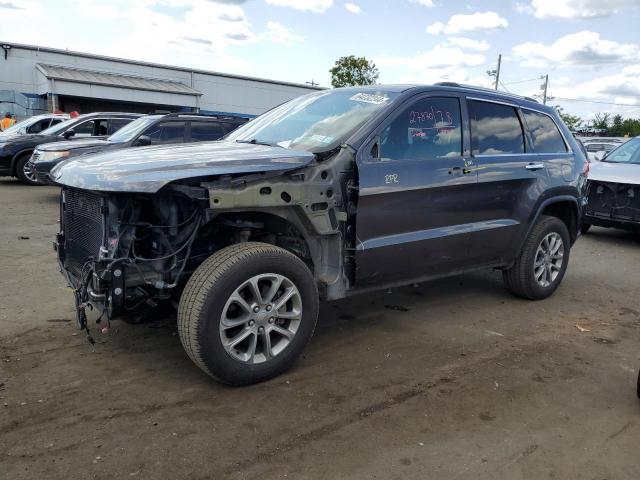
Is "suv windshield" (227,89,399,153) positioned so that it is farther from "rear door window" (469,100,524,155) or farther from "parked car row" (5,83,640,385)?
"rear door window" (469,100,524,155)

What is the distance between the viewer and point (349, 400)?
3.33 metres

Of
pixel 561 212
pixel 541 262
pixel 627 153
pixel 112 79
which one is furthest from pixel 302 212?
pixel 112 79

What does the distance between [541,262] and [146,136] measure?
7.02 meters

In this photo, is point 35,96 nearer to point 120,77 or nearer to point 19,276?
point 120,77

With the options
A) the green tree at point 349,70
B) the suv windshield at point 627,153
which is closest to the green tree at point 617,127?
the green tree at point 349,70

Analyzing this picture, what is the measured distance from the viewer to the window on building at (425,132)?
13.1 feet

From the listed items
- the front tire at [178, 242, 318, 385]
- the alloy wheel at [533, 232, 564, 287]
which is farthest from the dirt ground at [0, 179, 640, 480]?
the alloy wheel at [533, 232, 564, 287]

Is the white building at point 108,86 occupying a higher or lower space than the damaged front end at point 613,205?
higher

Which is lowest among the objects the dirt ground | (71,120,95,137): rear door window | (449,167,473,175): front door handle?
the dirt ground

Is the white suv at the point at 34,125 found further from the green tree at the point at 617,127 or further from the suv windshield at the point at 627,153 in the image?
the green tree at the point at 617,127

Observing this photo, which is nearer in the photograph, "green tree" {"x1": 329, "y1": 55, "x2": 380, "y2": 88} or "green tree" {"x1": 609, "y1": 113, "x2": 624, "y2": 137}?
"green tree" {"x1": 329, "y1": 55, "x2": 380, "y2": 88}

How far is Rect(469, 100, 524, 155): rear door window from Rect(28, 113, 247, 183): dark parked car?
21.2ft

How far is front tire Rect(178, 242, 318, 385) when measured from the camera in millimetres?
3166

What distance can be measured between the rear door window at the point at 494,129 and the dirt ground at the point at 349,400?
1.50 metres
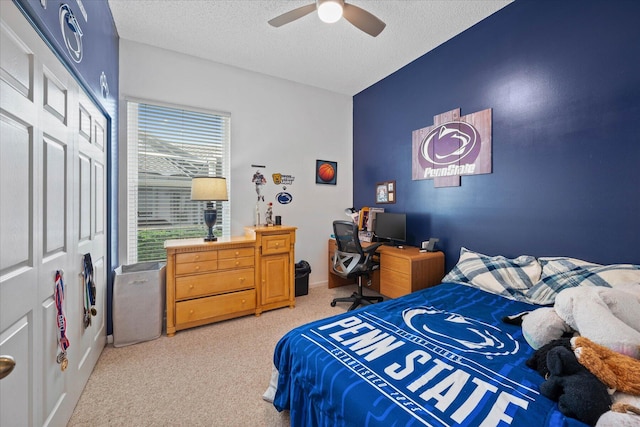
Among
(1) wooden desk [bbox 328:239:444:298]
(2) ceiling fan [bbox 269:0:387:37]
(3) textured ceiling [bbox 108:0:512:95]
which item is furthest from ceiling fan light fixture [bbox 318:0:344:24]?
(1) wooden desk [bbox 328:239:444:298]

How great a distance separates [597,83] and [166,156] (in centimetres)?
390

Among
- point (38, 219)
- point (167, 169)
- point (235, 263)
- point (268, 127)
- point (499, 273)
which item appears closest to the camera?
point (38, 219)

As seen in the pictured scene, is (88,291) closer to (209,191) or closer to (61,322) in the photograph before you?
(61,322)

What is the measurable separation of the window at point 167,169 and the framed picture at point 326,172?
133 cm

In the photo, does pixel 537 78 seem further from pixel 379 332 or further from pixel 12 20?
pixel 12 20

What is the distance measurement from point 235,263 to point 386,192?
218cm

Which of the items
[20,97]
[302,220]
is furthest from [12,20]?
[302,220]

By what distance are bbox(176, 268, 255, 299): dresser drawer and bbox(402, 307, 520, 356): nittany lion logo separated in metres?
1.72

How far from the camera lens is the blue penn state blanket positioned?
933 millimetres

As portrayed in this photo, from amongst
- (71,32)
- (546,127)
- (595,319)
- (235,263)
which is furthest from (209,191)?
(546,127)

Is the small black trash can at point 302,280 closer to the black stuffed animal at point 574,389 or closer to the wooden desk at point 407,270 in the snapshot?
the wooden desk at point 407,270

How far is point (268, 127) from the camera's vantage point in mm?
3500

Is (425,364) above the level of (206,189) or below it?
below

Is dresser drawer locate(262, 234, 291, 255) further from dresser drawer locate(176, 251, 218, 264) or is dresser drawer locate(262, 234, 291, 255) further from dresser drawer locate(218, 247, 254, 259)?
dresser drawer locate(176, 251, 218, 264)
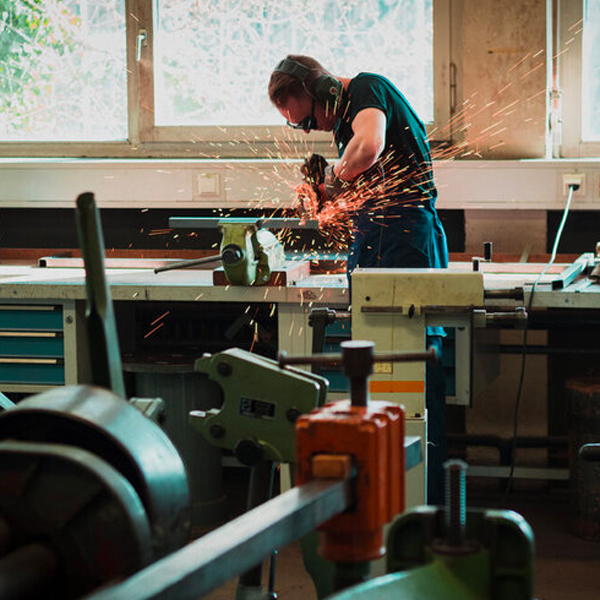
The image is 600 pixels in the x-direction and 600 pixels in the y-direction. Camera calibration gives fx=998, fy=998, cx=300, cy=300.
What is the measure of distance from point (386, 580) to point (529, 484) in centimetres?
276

*What the task asks*
Restate the whole of the material word for word without the pictures.

*Correct result*
Is "suv windshield" (227,89,399,153) positioned so that it is farther from "rear door window" (469,100,524,155) or farther from "parked car row" (5,83,640,385)?
"rear door window" (469,100,524,155)

What is the distance between the viewer and point (349, 400)?
3.33 metres

Of
pixel 561 212
pixel 541 262
pixel 627 153
pixel 112 79
which one is furthest from pixel 302 212?
pixel 112 79

What does the distance between [541,262] and [146,136] measure?
7.02 meters

In this photo, is point 35,96 nearer to point 120,77 or nearer to point 19,276?
point 120,77

With the options
A) the green tree at point 349,70
B) the suv windshield at point 627,153
which is closest to the green tree at point 617,127?
the green tree at point 349,70

Analyzing this picture, what is the measured distance from the viewer to the window on building at (425,132)?
13.1 feet

From the listed items
- the front tire at [178, 242, 318, 385]
- the alloy wheel at [533, 232, 564, 287]
which is farthest from the dirt ground at [0, 179, 640, 480]?
the alloy wheel at [533, 232, 564, 287]

Is the white building at point 108,86 occupying a higher or lower space than the damaged front end at point 613,205?
higher

Which is lowest among the objects the dirt ground | (71,120,95,137): rear door window | (449,167,473,175): front door handle?
the dirt ground

Is the white suv at the point at 34,125 found further from the green tree at the point at 617,127 or further from the suv windshield at the point at 627,153 in the image?
the green tree at the point at 617,127

Observing this photo, which is nearer in the photograph, "green tree" {"x1": 329, "y1": 55, "x2": 380, "y2": 88} or "green tree" {"x1": 609, "y1": 113, "x2": 624, "y2": 137}?
"green tree" {"x1": 329, "y1": 55, "x2": 380, "y2": 88}

How far is Rect(469, 100, 524, 155): rear door window from Rect(28, 113, 247, 183): dark parked car?
21.2ft

How far is front tire Rect(178, 242, 318, 385) when measured from the camera in millimetres?
3166

What distance can be measured between the rear door window at the point at 494,129 and the dirt ground at the point at 349,400?
1.50 metres
Among
(1) wooden desk [bbox 328:239:444:298]
(2) ceiling fan [bbox 269:0:387:37]
(3) textured ceiling [bbox 108:0:512:95]
which item is furthest from ceiling fan light fixture [bbox 318:0:344:24]?
(1) wooden desk [bbox 328:239:444:298]

How great a distance separates [597,83] and [166,156] (in centimetres)?
390

Among
- point (38, 219)
- point (167, 169)
- point (235, 263)
- point (268, 127)
- point (499, 273)
which item appears closest to the camera?
point (38, 219)

As seen in the pictured scene, is (88,291) closer to (209,191) or closer to (61,322) in the photograph before you?
(61,322)

What is the measurable separation of the window at point 167,169 and the framed picture at point 326,172?
133 cm

In the photo, does pixel 537 78 seem further from pixel 379 332 or further from pixel 12 20?
pixel 12 20

What is the distance measurement from point 235,263 to point 386,192?
218cm

Which of the items
[20,97]
[302,220]
is furthest from [12,20]?
[302,220]

By what distance are bbox(176, 268, 255, 299): dresser drawer and bbox(402, 307, 520, 356): nittany lion logo separated in metres?
1.72

How far from the camera lens is the blue penn state blanket positioned?
933 millimetres

As portrayed in this photo, from amongst
- (71,32)
- (546,127)
- (595,319)
- (235,263)
which is furthest from (209,191)?
(546,127)

Is the small black trash can at point 302,280 closer to the black stuffed animal at point 574,389 or closer to the wooden desk at point 407,270 in the snapshot?
the wooden desk at point 407,270

How far is point (268, 127) from the camera's vantage point in mm?
3500

Is (425,364) above the level of (206,189) or below it?
below

Is dresser drawer locate(262, 234, 291, 255) further from dresser drawer locate(176, 251, 218, 264) or is dresser drawer locate(262, 234, 291, 255) further from dresser drawer locate(218, 247, 254, 259)?
dresser drawer locate(176, 251, 218, 264)
The image is 600 pixels in the x-direction and 600 pixels in the y-direction. Camera calibration gives fx=998, fy=998, cx=300, cy=300.
What is the measure of distance from point (386, 580) to point (529, 484) in centimetres?
276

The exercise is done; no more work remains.